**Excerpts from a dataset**
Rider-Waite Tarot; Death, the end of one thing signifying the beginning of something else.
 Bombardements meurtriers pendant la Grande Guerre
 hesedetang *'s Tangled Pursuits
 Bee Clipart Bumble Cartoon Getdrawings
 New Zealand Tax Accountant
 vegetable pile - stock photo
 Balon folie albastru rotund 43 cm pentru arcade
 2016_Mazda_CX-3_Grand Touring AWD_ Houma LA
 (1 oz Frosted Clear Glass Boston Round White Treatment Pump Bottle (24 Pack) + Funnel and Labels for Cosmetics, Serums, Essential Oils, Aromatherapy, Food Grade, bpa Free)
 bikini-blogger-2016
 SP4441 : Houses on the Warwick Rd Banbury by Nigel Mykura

**EXERCISE DIRECTIONS**
Each of the entries must be set down exactly, none omitted.

**REPLY TO THE EXERCISE**
Rider-Waite Tarot; Death, the end of one thing signifying the beginning of something else.
 Bombardements meurtriers pendant la Grande Guerre
 hesedetang *'s Tangled Pursuits
 Bee Clipart Bumble Cartoon Getdrawings
 New Zealand Tax Accountant
 vegetable pile - stock photo
 Balon folie albastru rotund 43 cm pentru arcade
 2016_Mazda_CX-3_Grand Touring AWD_ Houma LA
 (1 oz Frosted Clear Glass Boston Round White Treatment Pump Bottle (24 Pack) + Funnel and Labels for Cosmetics, Serums, Essential Oils, Aromatherapy, Food Grade, bpa Free)
 bikini-blogger-2016
 SP4441 : Houses on the Warwick Rd Banbury by Nigel Mykura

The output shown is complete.